The findings could lead to inexpensive new therapies as disrupting this protein, called proliferating cell nuclear antigen or PCNA, with drugs could potentially make it impossible for the parasite to reproduce and survive, reducing the health dangers to its human hosts.
The discovery suggests multiple ways to disrupt PCNA's function, including using drugs to either over express, deplete, or block the protein, said Zachary Mackey, researcher at Virginia Polytechnic Institute and State University.
"The fact that PCNA can be exploited in a variety of ways to kill the parasite means that a wide range of small molecules or drugs could be used to deregulate it," the researchers said.

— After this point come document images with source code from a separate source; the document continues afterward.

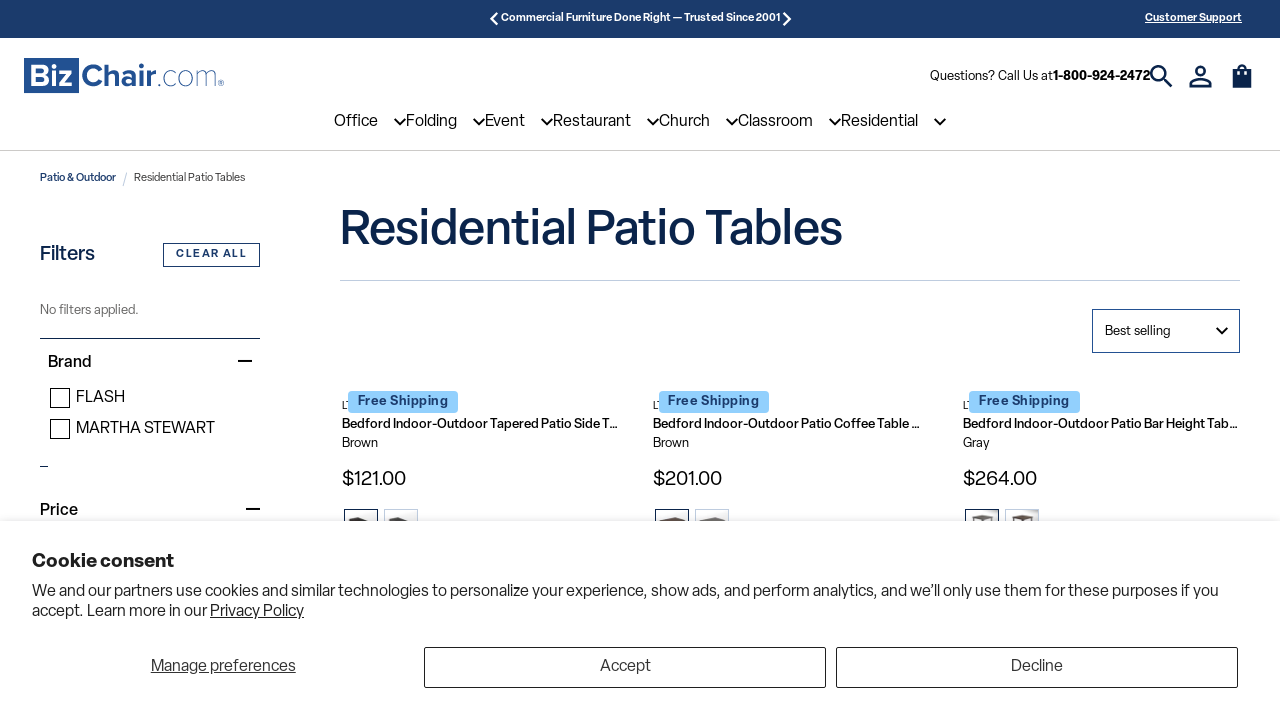

--- FILE ---
content_type: text/javascript
request_url: https://www.bizchair.com/cdn/shop/t/67/assets/algolia_autocomplete_no_results_template.js?v=21580481567642679351729862052
body_size: -523
content:
(function() {
  document.addEventListener('algolia.hooks.initialize', function() {
    algoliaShopify.hooks.registerHook('beforeAutocompleteNoResultsTemplate', function(_defaultTemplate, templateOptions) {
      const { html, state } = templateOptions;
      return html`
        <div class="aa-PanelLayout aa-Panel--scrollable">
          <p class="aa-NoResultsHeader">
              ${algolia.translation_helpers.no_result_for(state.query)}
          </p>
          <a class="aa-NoResultsLink" href="/search?q=">
              ${algolia.translations.allProducts}
          </a>
        </div>
      `;
    });
  });
})();


--- FILE ---
content_type: text/javascript
request_url: https://www.bizchair.com/cdn/shop/t/67/assets/algolia_autocomplete_template.js?v=92785786628250320251729862052
body_size: -528
content:
(function(){document.addEventListener("algolia.hooks.initialize",function(){algoliaShopify.hooks.registerHook("beforeAutocompleteMainTemplate",function(_defaultTemplate,templateOptions,elements,displaySuggestions){const{html}=templateOptions;return html`
        <div class="aa-PanelLayout aa-Panel--scrollable">
          <div class="aa-PanelSections">
            <div class="aa-PanelSection--left">
              ${displaySuggestions&&html`<div class="aa-SourceHeader">
                <span class="aa-SourceHeaderTitle">Suggestions</span>
                <div class="aa-SourceHeaderLine" />
              </div>
              ${elements.querySuggestionsPlugin}`}
              ${elements.collections}
              ${elements.articles}
              ${elements.pages}
            </div>
            <div class="aa-PanelSection--right">
              ${elements.products}
            </div>
          </div>
        </div>
      `})})})();
//# sourceMappingURL=/cdn/shop/t/67/assets/algolia_autocomplete_template.js.map?v=92785786628250320251729862052


--- FILE ---
content_type: text/javascript
request_url: https://www.bizchair.com/cdn/shop/t/67/assets/algolia_autocomplete_product_template.js?v=60411838531178095371729862052
body_size: -38
content:
(function(){const handleItemClick=(e,line_item)=>{const afterClick=new Event("algoliaShopify.autocomplete.hitClickAction");if(document.dispatchEvent(afterClick),algoliaShopify.config.analytics_enabled){const clickData={index:line_item.__autocomplete_indexName,eventName:"Added to cart",queryID:line_item.__autocomplete_queryID,objectIDs:[line_item.objectID]};algoliaShopify.saveForConversionTracking(clickData)}const customerCustomAction=algoliaShopify.hooks.triggerHooks("afterAutocompleteProductClickAction",void 0,line_item);typeof customerCustomAction=="function"&&customerCustomAction()};document.addEventListener("algolia.hooks.initialize",function(){algoliaShopify.hooks.registerHook("beforeAutocompleteProductTemplate",function(_defaultTemplate,templateOptions,distinct,itemLink){const{html,item,components}=templateOptions;return html`
          <a
            href="${itemLink}"
            class="aa-ItemLink aa-ProductItem"
            onClick="${event=>handleItemClick(event,item)}"
          >
            <div class="aa-ItemContent">
              <div class="aa-ItemPicture aa-ItemPicture--loaded">
                <img
                  src="${algoliaShopify.helpers.largeImage(item)}"
                  alt="${item.title}"
                />
              </div>
              <div class="aa-ItemContentBody">
                <div class="aa-ItemContentBrand">
                  ${item.sku?components.Highlight({hit:item,attribute:"sku"}):item.product_type&&components.Highlight({hit:item,attribute:"product_type"})}
                </div>
                <div class="aa-ItemContentTitleWrapper">
                  <div class="aa-ItemContentTitle">
                    ${components.Highlight({hit:item,attribute:"title"})}
                    <span class="algolia-variant">
                      ${item.variant_title}
                    </span>
                  </div>
                </div>
                <div class="aa-ItemContentPrice">
                  <div class="aa-ItemContentPriceCurrent">
                    ${algoliaShopify.helpers.displayPrice(item,distinct)}
                  </div>
                </div>
              </div>
            </div>
          </a>
        `})})})();
//# sourceMappingURL=/cdn/shop/t/67/assets/algolia_autocomplete_product_template.js.map?v=60411838531178095371729862052


--- FILE ---
content_type: text/javascript
request_url: https://www.bizchair.com/cdn/shop/t/67/assets/ecom-685572cca8458042c201f31c.js?v=74246735988642883711768314849
body_size: -459
content:
!function(){const e=function(){"use strict";if(window.__ectimmers=window.__ectimmers||{},window.__ectimmers["ecom-v74p9kbag0m"]=window.__ectimmers["ecom-v74p9kbag0m"]||{},!this.$el)return;const e=this.$el,t=e.querySelector(".ecom-text_view-more-btn"),i=e.querySelector(".ecom-text_view-less-btn"),s=e.querySelector(".text-content.ecom-html");!s||(t&&t.addEventListener("click",()=>{s.classList.remove("ecom-text--is-mark"),s.style.maxHeight="",t.style.display="none",i.style.display=""}),i&&i.addEventListener("click",()=>{s.classList.add("ecom-text--is-mark"),s.style.maxHeight="var(--ecom-text-height)",i.style.display="none",t.style.display=""}))};document.querySelectorAll(".ecom-v74p9kbag0m").forEach((function(t){e.call({$el:t,id:"ecom-v74p9kbag0m",settings:{},isLive:!0})}))}();

--- FILE ---
content_type: text/javascript
request_url: https://www.bizchair.com/cdn/shop/t/67/assets/algolia_instant_search_facet_template.js?v=177988783106488261861729862052
body_size: -617
content:
(function() {
  document.addEventListener('algolia.hooks.initialize', function() {
    algoliaShopify.hooks.registerHook('beforeInstantSearchFacetItemTemplate', function(_defaultTemplate, item, html) {
      return html`
        ${(item.isRefined ?
          html`<input type="checkbox" class="${item.cssClasses.checkbox}" checked />`
          : html`<input type="checkbox" class="${item.cssClasses.checkbox}"  />`)
        }
        <label class="${item.cssClasses.label}">
          ${ item.label}
        </label>
      `;
    });
  });
})();


--- FILE ---
content_type: text/javascript
request_url: https://www.bizchair.com/cdn/shop/t/67/assets/algolia_instant_search_no_results_template.js?v=5904204490871178991729862052
body_size: -462
content:
(function() {
  document.addEventListener('algolia.hooks.initialize', function() {
    algoliaShopify.hooks.registerHook('beforeInstantSearchNoResultTemplate', function(_defaultTemplate, html) {
      return html`
        <div class="ais-hit-empty">
          <div class="ais-hit-empty--title">${algolia.translations.noResultFound}</div>
          <div class="ais-hit-empty--clears">
            ${algolia.translations.try}
            ${' '}
            <a class="ais-hit-empty--clear-filters ais-link">
                ${algolia.translations.clearFilters}
                ${' '}
            </a>
            ${algolia.translations.or}
            ${' '}
            <a class="ais-hit-empty--clear-input ais-link">
                ${algolia.translations.changeInput}
            </a>
          </div>
        </div>
      `;
    })
  });
})();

Sleeping sickness is caused by invasion of the Trypanosoma brucei parasite into the host's bloodstream.
The native African tsetse fly transmits the parasite, and as it initially spreads through the body, it causes fever, headache, and intense aches and pains, according to the World Health Organisation.
In later stages of the disease, the parasite spreads to the brain, where it causes swelling, and slurred speech, confusion, and difficulty in walking, followed by coma and eventually death.
Though a few drugs exist to treat the late stages of the infection, they are either very expensive or have extremely powerful side effects, Mackey said.
The study appeared in the journal Cell Cycle.